データファイルの一部
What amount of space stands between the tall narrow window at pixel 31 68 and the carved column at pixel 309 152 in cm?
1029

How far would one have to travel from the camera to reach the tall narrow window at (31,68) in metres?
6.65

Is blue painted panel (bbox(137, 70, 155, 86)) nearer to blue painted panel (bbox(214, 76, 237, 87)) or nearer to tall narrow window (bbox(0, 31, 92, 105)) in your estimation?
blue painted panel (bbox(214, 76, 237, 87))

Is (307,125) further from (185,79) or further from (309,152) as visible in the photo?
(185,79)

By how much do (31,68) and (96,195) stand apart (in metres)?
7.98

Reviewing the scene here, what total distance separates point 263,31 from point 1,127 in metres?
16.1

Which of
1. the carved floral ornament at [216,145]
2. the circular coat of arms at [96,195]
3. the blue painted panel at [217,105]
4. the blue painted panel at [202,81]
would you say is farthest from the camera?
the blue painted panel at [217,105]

課題: 上記の資料をすべて、空行を除いた番号付きリストの形に整えてください。

解答:
1. What amount of space stands between the tall narrow window at pixel 31 68 and the carved column at pixel 309 152 in cm?
2. 1029
3. How far would one have to travel from the camera to reach the tall narrow window at (31,68) in metres?
4. 6.65
5. Is blue painted panel (bbox(137, 70, 155, 86)) nearer to blue painted panel (bbox(214, 76, 237, 87)) or nearer to tall narrow window (bbox(0, 31, 92, 105)) in your estimation?
6. blue painted panel (bbox(214, 76, 237, 87))
7. Is (307,125) further from (185,79) or further from (309,152) as visible in the photo?
8. (185,79)
9. By how much do (31,68) and (96,195) stand apart (in metres)?
10. 7.98
11. Reviewing the scene here, what total distance separates point 263,31 from point 1,127 in metres?
12. 16.1
13. Which of
14. 1. the carved floral ornament at [216,145]
15. 2. the circular coat of arms at [96,195]
16. 3. the blue painted panel at [217,105]
17. 4. the blue painted panel at [202,81]
18. would you say is farthest from the camera?
19. the blue painted panel at [217,105]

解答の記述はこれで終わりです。